第1575話 ハロー、異世界(3)
「ヤバいヤバいヤバい! まさか岩だと思ってたのがバジダハルだったなんて! 私たちこのままだと死んじゃうよ〜!」
「誰のせいよ!? 嫌だ嫌だ嫌だ! 私まだ死にたくなーい!」
そんな獣に追われていたのは2人の少女たちであった。ただし、両方とも普通の人間という感じではなく、片方の少女は頭から狐のような耳を生やし、もう片方の少女は頭から紫の角を側頭部から片方だけ生やしていた。
「何かしらあの生き物。初めて見たわね。追われてる子たちは・・・・・・獣人族と魔族かしら?」
この世界出身のシェルディアが軽く首を傾げながらそう呟く。すると、追われていた少女たちが影人たちに気づいたようで、こんな言葉をかけて来た。
「え、こんな所に何族!? 危ないよ今すぐ逃げて!」
「早くしないと死んじゃうわよ! バジダハルは凶暴なんだから!」
「? 何だ。何か言ってるのか?」
必死な様子で言葉を叫んだ少女たち。その言葉はどのような言語だろうと理解できるシェルディア、フェリート、ゼノの3人には理解出来たが、スプリガン形態ではない影人には理解出来なかった。
「逃げろってさ。でも、逃げるのは面倒くさいな。仕方ない。取り敢えず、あの生き物を壊して・・・・・・」
「いいわゼノ。私がやるから。未知の生物・・・・・・ふふっ、少し楽しみね」
ゼノは自身の封印を壊そうとしたが、シェルディアが待ったをかける。シェルディアはゾクリとするような笑みを浮かべると、
「さあ、まずはあなたの硬さを確かめてあげるわ」
自身の影を鋭利な形に変形させ、その影をバジダハルと呼ばれた獣に飛ばした。影は一瞬でバジダハルに接近すると、その肉体を貫いた。
「グギャ!?」
「あら、硬そうな見た目の割に存外脆いのね」
バジダハルは悲鳴のような声を漏らし、貫かれた箇所から赤色の血を流した。急な攻撃のせいか、バジダハルの動きが止まる。その様子を見たシェルディアは呆気ないという感じの感想を漏らした。
「え!?」
「な、何が起きたの!?」
バジダハルの異変に気がついた少女たちが驚いた顔を浮かべる。その一瞬間にシェルディアはバジダハルに距離を詰めた。

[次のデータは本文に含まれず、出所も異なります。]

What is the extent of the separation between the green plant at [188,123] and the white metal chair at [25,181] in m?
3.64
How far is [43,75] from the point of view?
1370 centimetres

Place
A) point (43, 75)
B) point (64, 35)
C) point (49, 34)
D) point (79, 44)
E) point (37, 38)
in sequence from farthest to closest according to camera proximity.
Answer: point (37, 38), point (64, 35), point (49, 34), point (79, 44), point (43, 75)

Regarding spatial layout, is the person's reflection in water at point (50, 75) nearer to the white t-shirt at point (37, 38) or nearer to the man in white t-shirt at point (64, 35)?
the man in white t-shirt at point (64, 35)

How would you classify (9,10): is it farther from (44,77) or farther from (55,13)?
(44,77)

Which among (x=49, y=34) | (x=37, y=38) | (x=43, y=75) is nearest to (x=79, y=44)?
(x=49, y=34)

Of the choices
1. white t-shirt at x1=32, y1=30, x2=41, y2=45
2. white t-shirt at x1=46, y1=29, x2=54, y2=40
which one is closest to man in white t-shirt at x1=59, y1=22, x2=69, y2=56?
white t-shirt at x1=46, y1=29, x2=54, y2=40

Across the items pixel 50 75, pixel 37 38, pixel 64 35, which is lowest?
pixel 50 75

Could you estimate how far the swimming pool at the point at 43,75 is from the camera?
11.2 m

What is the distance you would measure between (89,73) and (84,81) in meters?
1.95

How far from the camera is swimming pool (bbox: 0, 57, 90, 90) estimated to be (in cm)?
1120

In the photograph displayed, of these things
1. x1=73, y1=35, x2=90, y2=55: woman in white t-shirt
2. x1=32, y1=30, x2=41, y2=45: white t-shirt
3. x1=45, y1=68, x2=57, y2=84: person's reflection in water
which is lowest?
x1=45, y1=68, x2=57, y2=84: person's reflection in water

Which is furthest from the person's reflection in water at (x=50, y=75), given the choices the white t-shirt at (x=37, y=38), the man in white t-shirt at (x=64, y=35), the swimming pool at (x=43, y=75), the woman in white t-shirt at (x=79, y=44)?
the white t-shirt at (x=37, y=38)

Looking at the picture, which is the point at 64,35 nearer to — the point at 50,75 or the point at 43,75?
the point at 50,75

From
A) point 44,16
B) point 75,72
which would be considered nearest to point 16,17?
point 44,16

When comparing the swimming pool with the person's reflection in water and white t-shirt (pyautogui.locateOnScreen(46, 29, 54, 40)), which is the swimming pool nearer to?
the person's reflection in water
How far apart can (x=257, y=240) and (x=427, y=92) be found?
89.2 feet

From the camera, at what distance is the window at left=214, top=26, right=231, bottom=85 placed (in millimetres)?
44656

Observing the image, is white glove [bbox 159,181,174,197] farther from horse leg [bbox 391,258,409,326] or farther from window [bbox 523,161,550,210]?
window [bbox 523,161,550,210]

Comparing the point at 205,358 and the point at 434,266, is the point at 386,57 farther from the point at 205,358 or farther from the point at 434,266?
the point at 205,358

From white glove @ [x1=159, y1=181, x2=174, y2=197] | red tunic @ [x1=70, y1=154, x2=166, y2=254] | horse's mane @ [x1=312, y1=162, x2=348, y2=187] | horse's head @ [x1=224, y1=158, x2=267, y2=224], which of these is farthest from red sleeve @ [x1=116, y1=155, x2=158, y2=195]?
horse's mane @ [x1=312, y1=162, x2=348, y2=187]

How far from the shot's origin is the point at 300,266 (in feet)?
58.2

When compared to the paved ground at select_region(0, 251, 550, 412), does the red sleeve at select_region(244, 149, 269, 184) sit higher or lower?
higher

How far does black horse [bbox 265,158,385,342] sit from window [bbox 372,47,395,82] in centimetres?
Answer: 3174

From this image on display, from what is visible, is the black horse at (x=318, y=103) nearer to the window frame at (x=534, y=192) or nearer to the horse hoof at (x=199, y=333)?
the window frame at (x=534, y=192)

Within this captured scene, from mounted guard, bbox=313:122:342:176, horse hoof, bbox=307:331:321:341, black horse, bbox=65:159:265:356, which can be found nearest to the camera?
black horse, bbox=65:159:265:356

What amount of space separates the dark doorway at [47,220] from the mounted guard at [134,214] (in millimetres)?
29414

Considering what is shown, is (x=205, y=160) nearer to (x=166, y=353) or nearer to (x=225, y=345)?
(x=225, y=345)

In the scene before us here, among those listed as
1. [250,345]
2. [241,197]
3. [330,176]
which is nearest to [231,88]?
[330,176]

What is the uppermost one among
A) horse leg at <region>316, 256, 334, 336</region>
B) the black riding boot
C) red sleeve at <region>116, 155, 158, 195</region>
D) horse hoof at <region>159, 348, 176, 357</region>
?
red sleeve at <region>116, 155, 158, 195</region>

「残念だわ。どうやら、あなたはただのつまらない獣のようね」
「グッ!?」
シェルディアが冷めたような目をバジダハルに向ける。シェルディアに底知れぬ恐怖を本能で抱いたバジダハルは体を大きく震わせると、脱兎の如くどこかへと逃げていった。
「へえ、別に気配は解放していないのだけど・・・・・・さすがは獣ね。本能の感度がいいわ」
シェルディアは逃げる獣を見逃した。別にもう興味はないからだ。
「嬢ちゃんに恐れをなして逃げたか・・・・・・まあ、賢い選択だな」
その光景を見ていた影人が他人事のようにそう言った。シェルディアと戦った者からすれば、獣の行動は最適解の1つだと言わざるを得ない。ちなみに、もう1つの最適解は逃げずに降参する事だ。
「バ、バジダハルが逃げた・・・・・・?」
「す、凄い・・・・・・バジダハルは危険で凶暴な魔獣なのに・・・・・・」
少女たちが信じられないといった様子になる。2人はしばらくの間呆然としていたが、やがてハッとした顔になるとシェルディアに対しお礼の言葉を述べた。
「あ、あのありがとうございます! おかげで助かりました! 私、獣人族のハルっていいます!」
「魔族のヘレナです。その、本当に助かりました。あのままだったら私たち多分死んでました」
「ハルにヘレナね。気にしないで。礼を言われるような事は何もしていないから」
ハルとヘレナと名乗った少女たちに、シェルディアは軽く首を横に振り笑みを浮かべた。ハルは茶髪の少し短めの髪に活発な印象の少女で、ヘレナは黒髪のロングのストレートの少し大人しそうな印象の少女だった。どちらも、肌の色や質感は人間と変わらない様子だった。